Filed by Discovery Holding Company
Pursuant to Rule 425 under the Securities Act of 1933
and deemed filed pursuant to Rule 14a-12
of the Securities Exchange Act of 1934
Subject Corporation: Discovery Holding Company
Commission File No.: 000-51205
Subject Corporation: Discovery Communications Holding, LLC
Commission File No.: none
Email communication to employees of Ascent Media Group (General):
CREATIVE SOUND SERVICES BUSINESSES TO REMAIN WITH DISCOVERY HOLDING COMPANY
Hello everyone
As some of you may have heard, as part of the previously announced transaction between Discovery
Holding Company and Advance/Newhouse, the creative and network services businesses of Ascent Media
Group will be spun out into a new public company. As currently contemplated pursuant to a
non-binding letter of intent, the new public company would house all of the assets of Ascent Media
Group, with the exception of the Creative Sound Services group companies Soundelux, Todd-AO, Sound
One, POP Sound, Modern Music, DMG and The Hollywood Edge, which will remain as part of the new
Discovery Communications public company. The transaction is still dependent on the execution of
definitive agreements, DHC shareholder approval and other conditions, and is not expected to close
until 2Q 2008.
I am happy to note that Bob Rosenthal will continue his fine leadership of Creative Sound Services
and its talented group of employees. This is a great new partnership for our friends at Creative
Sound Services and Discovery and we are excited to continue our collaborative work with this
exceptional group and wish them continued success.

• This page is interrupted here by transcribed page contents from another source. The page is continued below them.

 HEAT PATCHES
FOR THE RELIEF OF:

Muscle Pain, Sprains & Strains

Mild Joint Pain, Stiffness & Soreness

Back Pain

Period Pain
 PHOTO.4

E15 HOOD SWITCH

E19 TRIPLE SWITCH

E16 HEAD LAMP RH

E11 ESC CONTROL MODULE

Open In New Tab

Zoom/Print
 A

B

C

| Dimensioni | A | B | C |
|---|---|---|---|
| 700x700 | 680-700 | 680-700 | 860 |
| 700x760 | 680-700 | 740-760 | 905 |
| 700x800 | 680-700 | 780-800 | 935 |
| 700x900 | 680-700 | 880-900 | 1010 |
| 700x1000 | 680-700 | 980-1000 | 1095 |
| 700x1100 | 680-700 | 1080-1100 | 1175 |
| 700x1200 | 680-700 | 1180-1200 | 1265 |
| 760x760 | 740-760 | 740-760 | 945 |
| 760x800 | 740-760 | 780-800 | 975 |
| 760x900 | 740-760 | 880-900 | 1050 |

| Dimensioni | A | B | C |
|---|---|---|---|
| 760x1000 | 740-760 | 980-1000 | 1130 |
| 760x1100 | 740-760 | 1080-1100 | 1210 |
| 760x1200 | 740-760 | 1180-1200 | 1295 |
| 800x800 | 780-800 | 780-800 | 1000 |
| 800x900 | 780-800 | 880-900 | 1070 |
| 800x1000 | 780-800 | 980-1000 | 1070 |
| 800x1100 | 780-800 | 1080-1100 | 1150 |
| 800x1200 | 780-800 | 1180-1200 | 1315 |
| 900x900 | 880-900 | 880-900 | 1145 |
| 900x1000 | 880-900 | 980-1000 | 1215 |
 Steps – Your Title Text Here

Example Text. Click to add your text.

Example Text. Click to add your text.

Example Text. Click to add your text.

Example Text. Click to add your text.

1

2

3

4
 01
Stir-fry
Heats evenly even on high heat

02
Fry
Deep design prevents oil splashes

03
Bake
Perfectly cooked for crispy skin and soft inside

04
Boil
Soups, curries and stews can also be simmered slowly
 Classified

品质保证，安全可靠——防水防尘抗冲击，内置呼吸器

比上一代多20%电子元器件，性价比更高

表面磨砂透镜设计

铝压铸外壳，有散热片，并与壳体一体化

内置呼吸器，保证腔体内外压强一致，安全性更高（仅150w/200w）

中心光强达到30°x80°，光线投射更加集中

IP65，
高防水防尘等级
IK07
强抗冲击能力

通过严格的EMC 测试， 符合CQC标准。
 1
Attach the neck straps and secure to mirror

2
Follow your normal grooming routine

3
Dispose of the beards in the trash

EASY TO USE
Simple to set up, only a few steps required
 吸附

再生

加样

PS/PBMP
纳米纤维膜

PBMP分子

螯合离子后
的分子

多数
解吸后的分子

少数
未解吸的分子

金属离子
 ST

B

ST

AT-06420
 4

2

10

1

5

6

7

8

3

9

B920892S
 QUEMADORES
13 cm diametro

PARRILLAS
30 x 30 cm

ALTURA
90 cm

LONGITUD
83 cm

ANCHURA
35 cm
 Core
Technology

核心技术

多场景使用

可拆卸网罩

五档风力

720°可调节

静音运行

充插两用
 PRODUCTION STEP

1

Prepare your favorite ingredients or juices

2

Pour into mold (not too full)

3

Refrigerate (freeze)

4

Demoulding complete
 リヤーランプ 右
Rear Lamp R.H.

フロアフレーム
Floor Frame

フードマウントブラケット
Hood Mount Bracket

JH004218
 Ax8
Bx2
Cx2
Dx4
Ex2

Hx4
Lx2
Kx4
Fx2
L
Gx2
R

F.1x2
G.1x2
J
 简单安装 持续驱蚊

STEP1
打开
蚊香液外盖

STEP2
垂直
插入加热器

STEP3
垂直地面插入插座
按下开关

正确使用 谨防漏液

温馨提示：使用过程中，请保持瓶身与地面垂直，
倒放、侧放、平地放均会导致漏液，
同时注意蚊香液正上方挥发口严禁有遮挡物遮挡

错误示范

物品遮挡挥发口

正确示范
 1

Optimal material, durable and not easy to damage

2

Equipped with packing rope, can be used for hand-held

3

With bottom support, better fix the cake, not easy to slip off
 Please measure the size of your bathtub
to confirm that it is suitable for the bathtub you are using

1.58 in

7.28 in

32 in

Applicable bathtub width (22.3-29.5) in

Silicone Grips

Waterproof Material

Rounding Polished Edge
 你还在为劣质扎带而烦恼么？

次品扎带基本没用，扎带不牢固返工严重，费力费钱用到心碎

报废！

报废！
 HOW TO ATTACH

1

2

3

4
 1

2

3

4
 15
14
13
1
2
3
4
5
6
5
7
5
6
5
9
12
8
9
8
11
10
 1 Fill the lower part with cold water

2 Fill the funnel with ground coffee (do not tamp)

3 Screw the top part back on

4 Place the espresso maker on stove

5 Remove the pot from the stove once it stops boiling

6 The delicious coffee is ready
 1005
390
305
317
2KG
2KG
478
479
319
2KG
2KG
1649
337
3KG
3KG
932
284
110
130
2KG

Please feel free to reach out to myself or Bob with any questions you may have. We will keep you
all informed as this transaction progresses.
Jose
ADDITIONAL INFORMATION
NOTHING IN THIS COMMUNICATION SHALL CONSTITUTE A SOLICITATION TO BUY OR AN OFFER TO SELL ANY
SECURITIES. ANY OFFER OR SALE OF SECURITIES WILL ONLY BE MADE PURSUANT TO AN EFFECTIVE
REGISTRATION STATEMENT, UNLESS AN EXEMPTION FROM REGISTRATION IS AVAILABLE UNDER APPLICABLE
SECURITIES LAW. WE URGE YOU TO READ THE MATERIALS TO BE FILED BY ASCENT AND DHC WITH THE SEC
BECAUSE THEY WILL CONTAIN IMPORTANT INFORMATION ABOUT THE TRANSACTION DESCRIBED ABOVE. A COPY OF
THE MATERIALS ASCENT AND DHC FILE WITH THE SEC WILL BE AVAILABLE FREE OF CHARGE AT THE SECS
WEBSITE (HTTP://WWW.SEC.GOV). COPIES OF THE FILINGS CAN ALSO BE OBTAINED, WITHOUT CHARGE, BY
DIRECTING A REQUEST TO ASCENT MEDIA GROUP, LLC, WILLIAM E. NILES, EXECUTIVE VICE PRESIDENT AND GENERAL COUNSEL, 520 BROADWAY, 5TH FLOOR, SANTA
MONICA, CALIFORNIA 90401, PHONE: 310.434.7022.
PARTICIPANTS IN SOLICITATION
THE DIRECTORS AND EXECUTIVE OFFICERS OF DHC AND OTHER PERSONS MAY BE DEEMED TO BE PARTICIPANTS IN
THE SOLICITATION OF PROXIES IN RESPECT OF PROPOSALS TO APPROVE THE TRANSACTION PURSUANT TO WHICH
ASCENT WOULD BECOME A PUBLIC COMPANY AND RELATED TRANSACTIONS. INFORMATION REGARDING DHCS
DIRECTORS AND EXECUTIVE OFFICERS AND OTHER PARTICIPANTS IN THE PROXY SOLICITATION AND A DESCRIPTION
OF THEIR DIRECT AND INDIRECT INTERESTS, BY SECURITY HOLDINGS OR OTHERWISE, WILL BE AVAILABLE IN
PROXY MATERIALS TO BE FILED WITH THE SEC.